In der phantastischen Literatur ist er vor allem durch seine SF-Kurzgeschichten und -Romane bekannt. Im Verlag p.machinery erscheint seit einigen Jahren eine Werkausgabe mit Einführungen und Nachworten und sehr ansprechenden Illustrationen seines Namensvetters Thomas Franke. Thomas Franke nutzt die Collagetechnik, um die Vielgestaltigkeit der Texte von Herbert W. Franke einfangen zu können. 

Franke schreibt bereits früh über Fragen der Künstlichen Intelligenz; auch die Gefahr eines Überwachungsstaats scheint immer wieder in seinen Geschichten auf. Franke ist einerseits ein genauer Beobachter des technologischen Fortschritts und seiner gesellschaftlichen Auswirkungen, andererseits an spannenden Geschichten interessiert.
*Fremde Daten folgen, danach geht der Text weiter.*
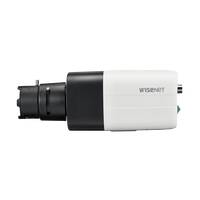 Hanwha HCB-6001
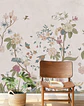 Chinoiserie Vintage - Miniatura 1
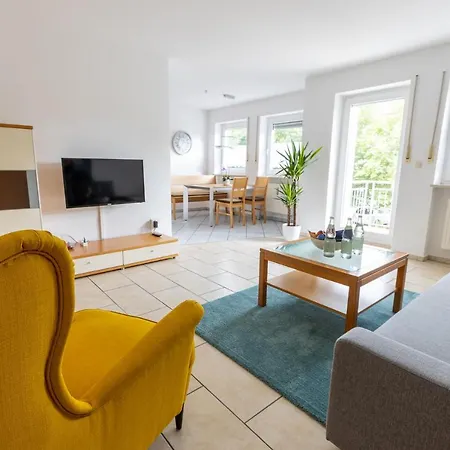 Salzburg Apartament Unterneukirchen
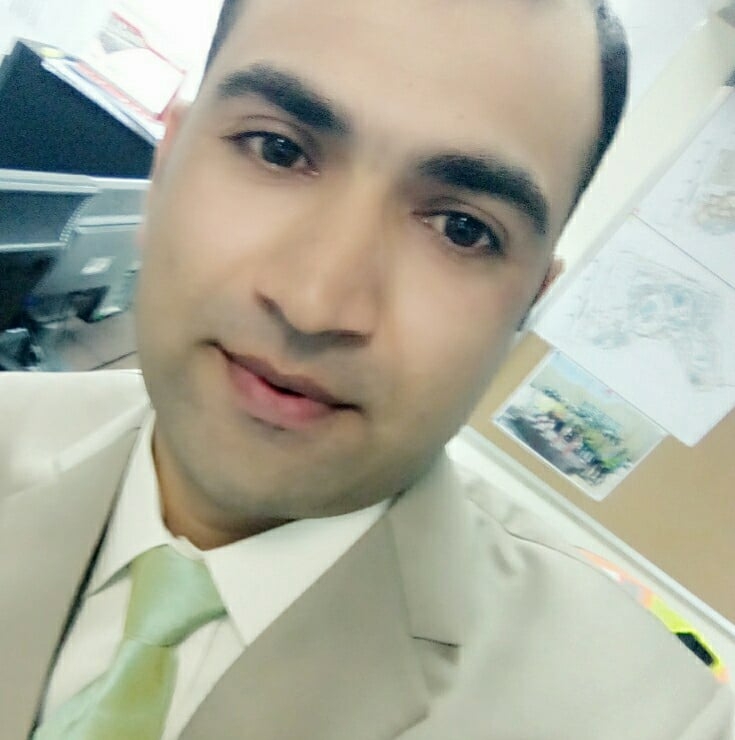 Malik Imran-Freelancer in Hassan Abdal,Pakistan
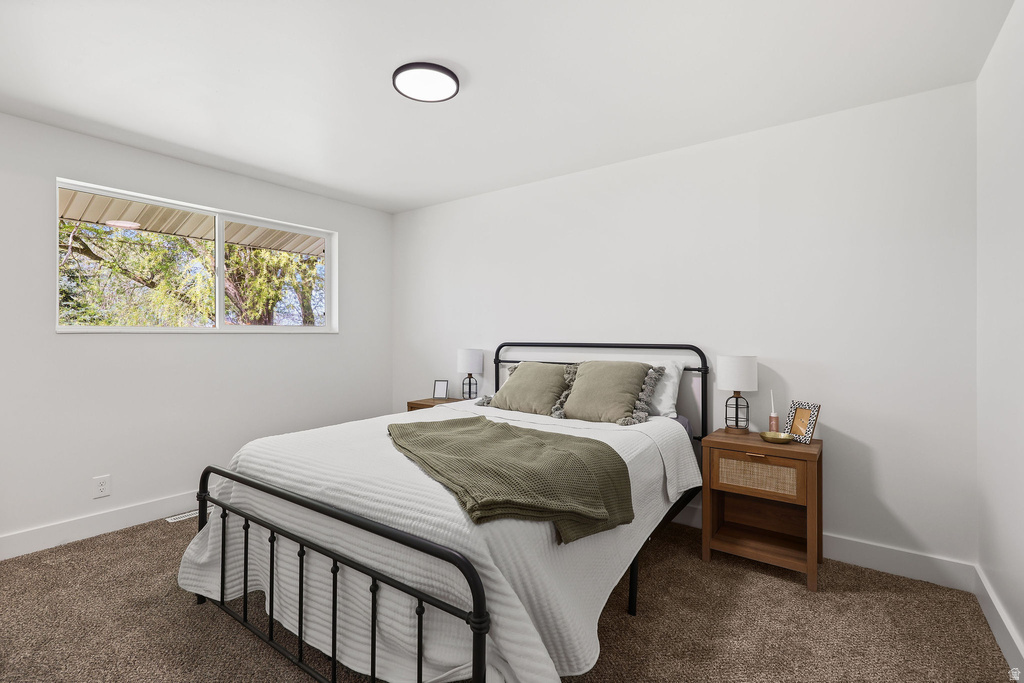 10805 N HWY 38 Deweyville, UT 84309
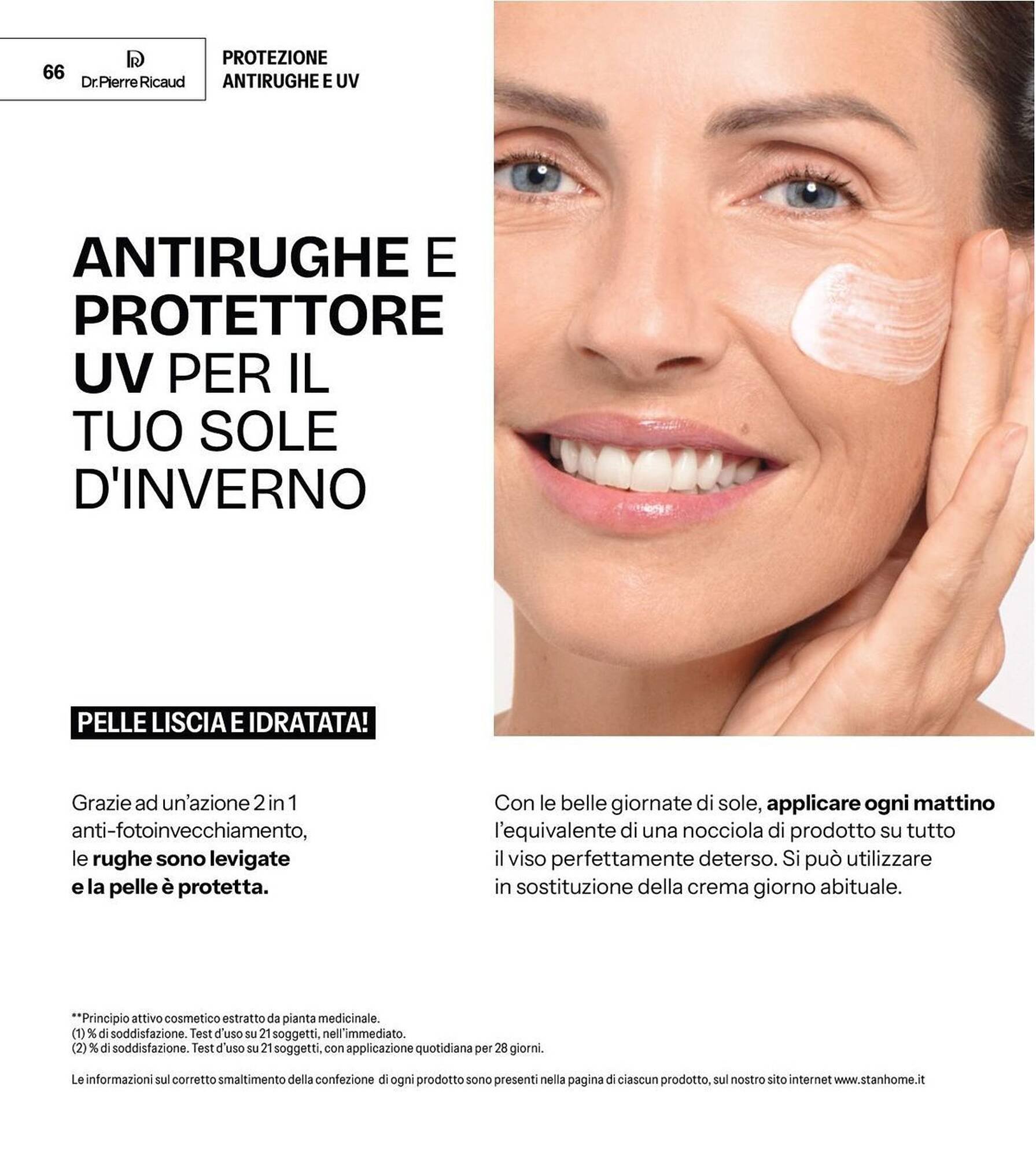 Catalogo Stanhome (2026-01-08 - 2026-01-23)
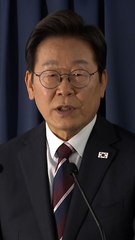 李대통령, G7 정상외교 데뷔전…한·미 회담 불발, 한·일은 확정
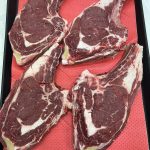 ΚΡΕΟΠΩΛΕΙΟ-ΙΩΑΝΝΙΝΑ-ΦΑΡΜΑ-ΣΤΡΑΓΑΛΗΣ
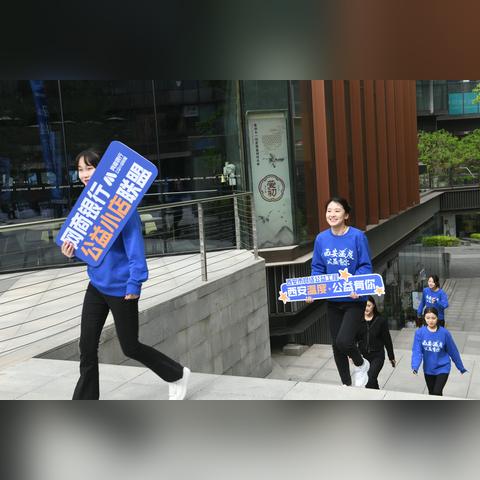 西安市创意谷租房价格怎么样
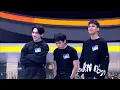 ถ้าเธอรักฉันจริง - Three Man Down ft.ยิม | I Can See Your Voice Thailand (T-pop) | Highlight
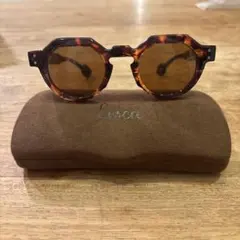 Item thumbnail for item 598eaab6-7464-422f-abda-53b2ada6b12d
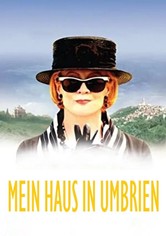Mein Haus in Umbrien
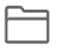 folder_icon.png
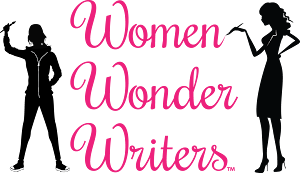 WomenWonderWriters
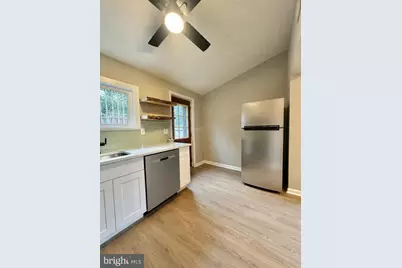 212 William Street, Conshohocken, PA 19428 - Photo 3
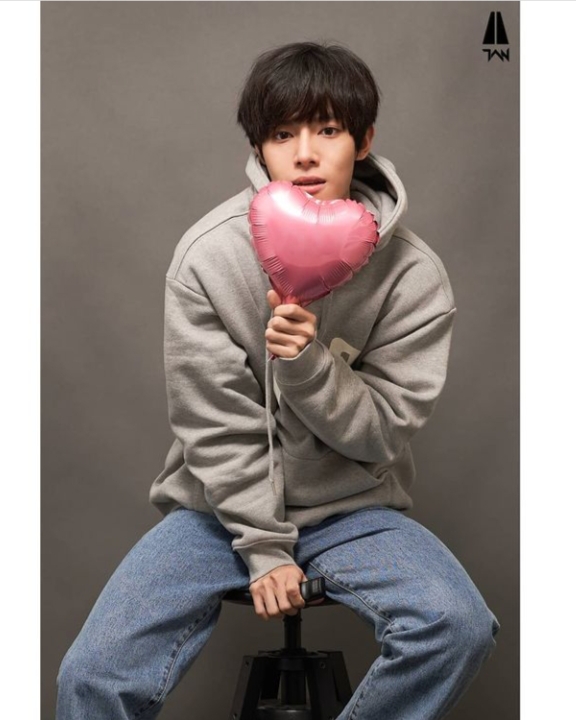 Jooan (T.A.N Member) Age, Bio, Wiki, Facts & More - Kpop Members Bio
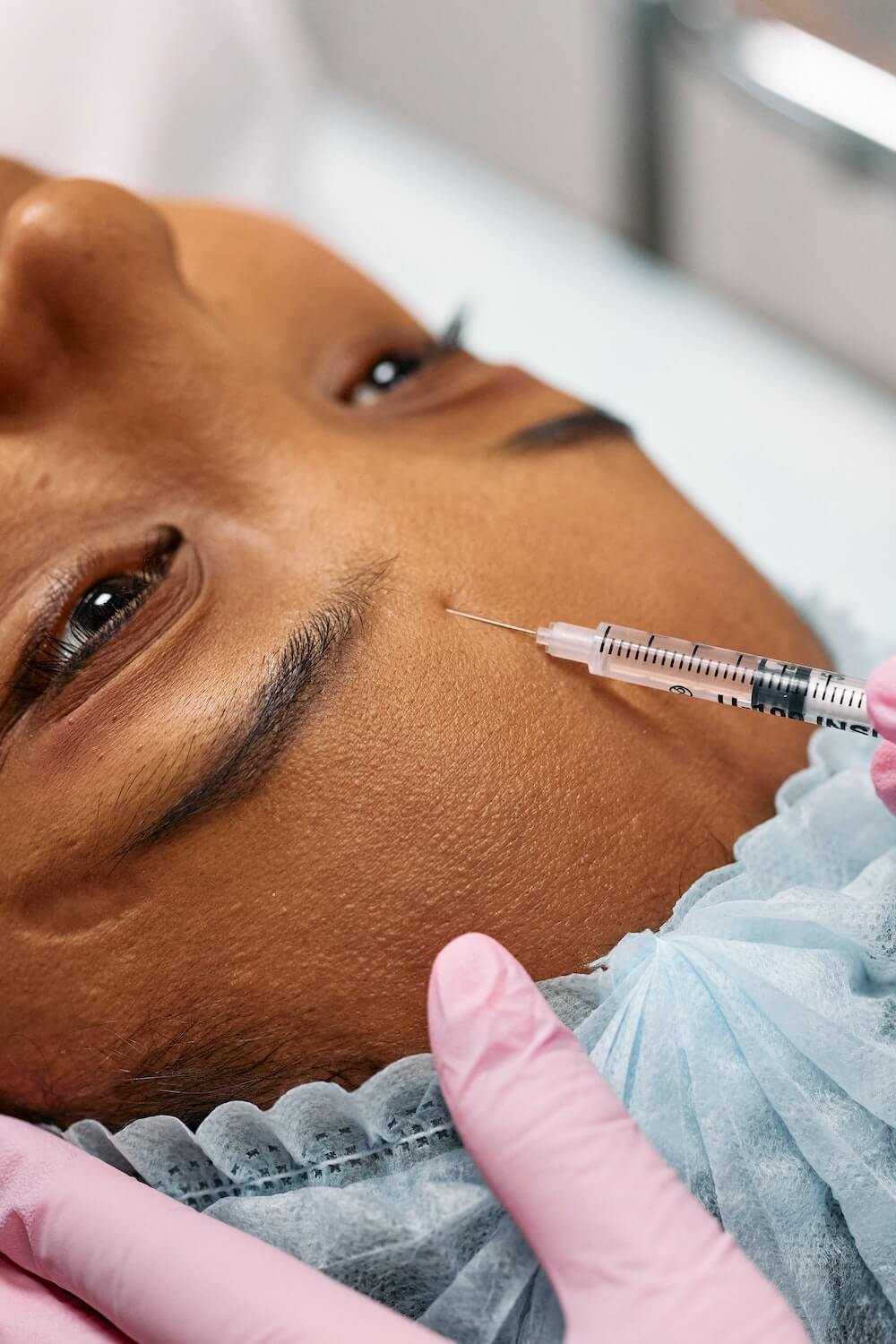 Botox ESeeDoctor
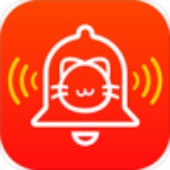 Red������(Red bell rings)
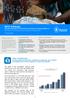 WFP Ethiopia Drought Emergency Household Food Security Monitoring Bulletin #3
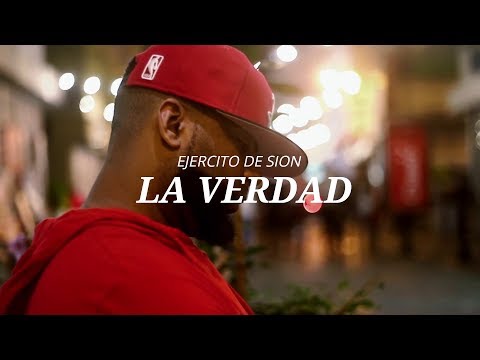 La Verdad / Ejercito de Sion (Atalaya)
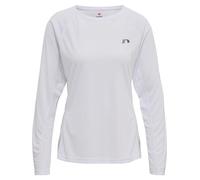 hummel Core Women's Long Sleeve Running T-Shirt
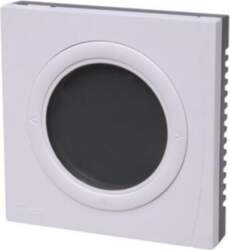 BasicPlus2 WT-D 230V termostats, digitāls
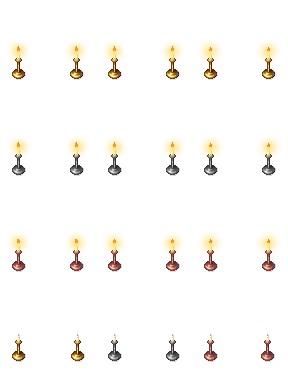 $candles4.png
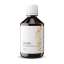BalanceOil+ Pomaranč Citrón Mäta, 300 ml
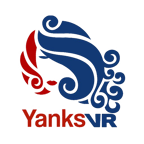 YanksVR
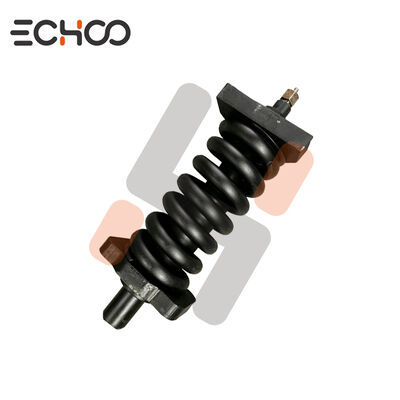 22M-30-32500 أداة ضبط المسار ما بعد البيع لقطع غيار كوماتسو PC45MR-3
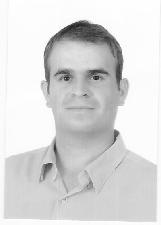 Foto de MICHEL LAZZARONI MORAES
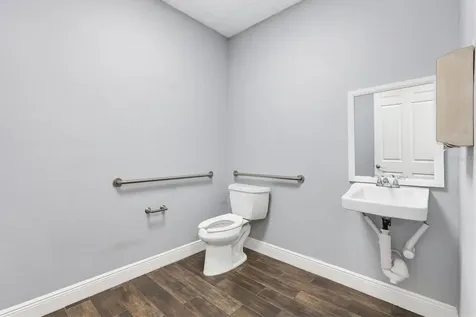 1818 Greenleaf Lane Leesburg FL 34748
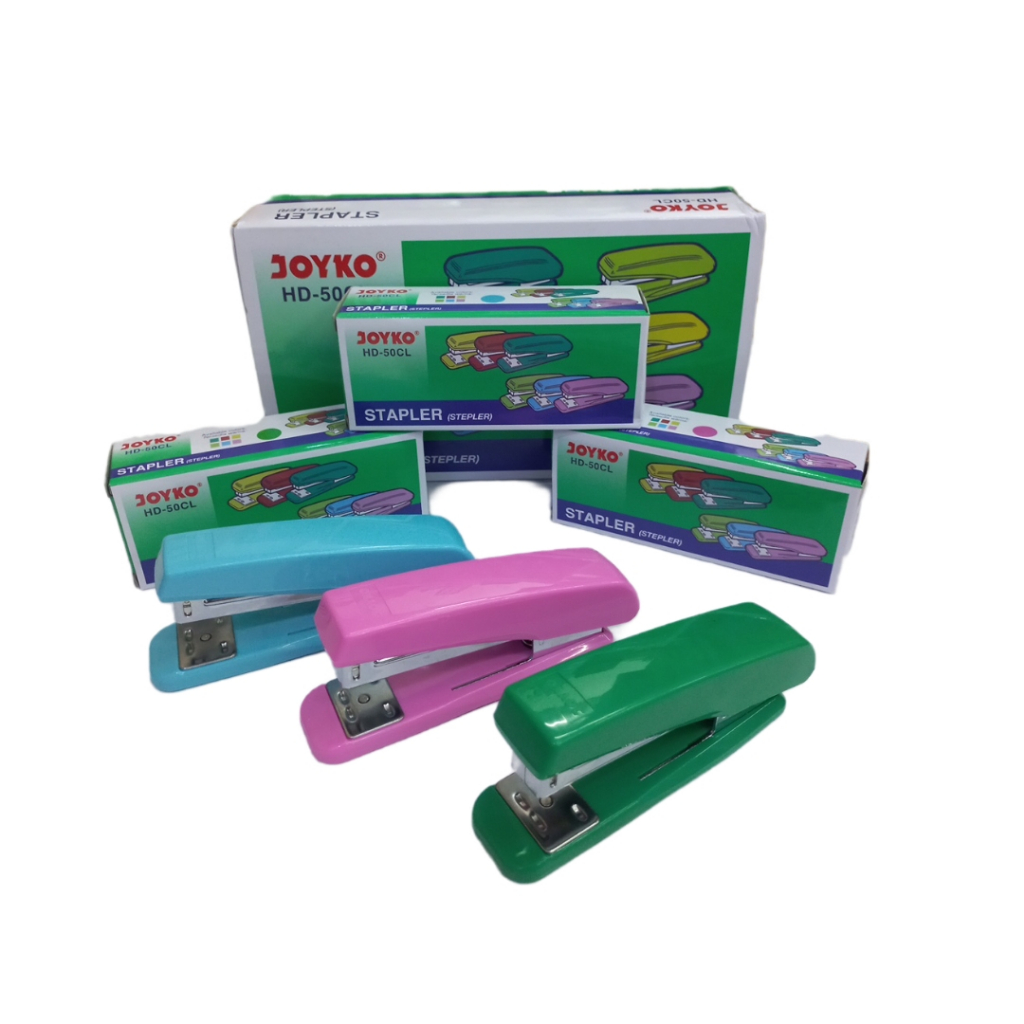 

JOYKO NECIS HD-50CL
Sein Stil ist nüchtern, dabei aber nie zu trocken. Das Frühwarnsystem, das in qualitativ hochwertiger Science Fiction eingebaut ist, zeigt stets verschiedene Möglichkeiten auf – den Scheideweg zwischen Utopie und Dystopie. Herbert W. Franke war dabei einer der Ersten nach der Zäsur des Faschismus in Europa, der die unterbrochene SF-Tradition neu belebte. Hans Dominik, aber auch die Prager Fantasten wie Franz Kafka und Leo Perutz waren Vorbilder. 

Franke verbindet schon früh seine naturwissenschaftliche Ausbildung als Physiker und sein Interesse in der Höhlenforschung mit seiner Rolle als Schriftsteller. In „Ypsilon Minus“ etwa durchdenkt Franke eine zukünftige Kontrollgesellschaft, deren Abweichler alle mit dem gleichnamigen Code „Ypsilon Minus“ bezeichnet werden. Der Kontrolleur Benedikt Erman bekommt eines Tages die Anweisung, sich selbst zu überprüfen. Kann das sein? Hat sich ein Fehler in das System eingeschlichen? Der Roman erschien erstmalig bei Suhrkamps Phantastischer Bibliothek im Jahr 1976. Ebenfalls früh beschäftigt sich Franke mit den Implikationen von Informationsverarbeitung, den Chancen wie den Risiken. In „Die Glasfalle“ greift Franke reale Ängste der beginnenden achtziger Jahre auf, der Roman erscheint 1981. Soldaten werden durch Drogen zu kampfbereiten Menschen gemacht und parallel schildert Franke einen Raumflug von Überlebenden der Nuklearkatastrophe auf der Suche nach einer neuen Heimat. Die Beklemmung in diesem Roman gewinnt angesichts des kriegerischen Überfalls auf die Ukraine eine bedrohliche Aktualität. 

„Zone Null“ ist ein weiterer Roman, der eine vergangen geglaubte Drohkulisse entwirft, die des Kalten Kriegs, die nun wieder sehr gegenwärtig geworden ist. Zwei Supermächte haben sich nach einer vernichtenden Katastrophe in ihren Blöcken eingerichtet. Dann aber wird eine sorgfältig ausgewählte Expedition in das Niemandsland – die Zone Null – geschickt. Die Problematik erinnert zuweilen auch an die Klassiker osteuropäischer SF, wie die Brüder Strugatzki oder auch Stanislaw Lem, die ebenfalls Grundprobleme menschlichen Zusammenlebens in eine technologischer gewordene Zukunft projizieren und daraus philosophisch spannende Fragen entwickeln. Franke zeigt hier einen umfassenden Blick. 

Die aktuelle Werkausgabe bei p.machinery ermöglicht eine neue oder aufgefrischte Bekanntschaft mit Frankes Werk. 

Auf der MetropolCon 2023 sollen Herbert W. Frankes Kunstwerke und Computerkunst eine interessante Perspektive auf das Thema „Chaos und Ordnung“ bieten.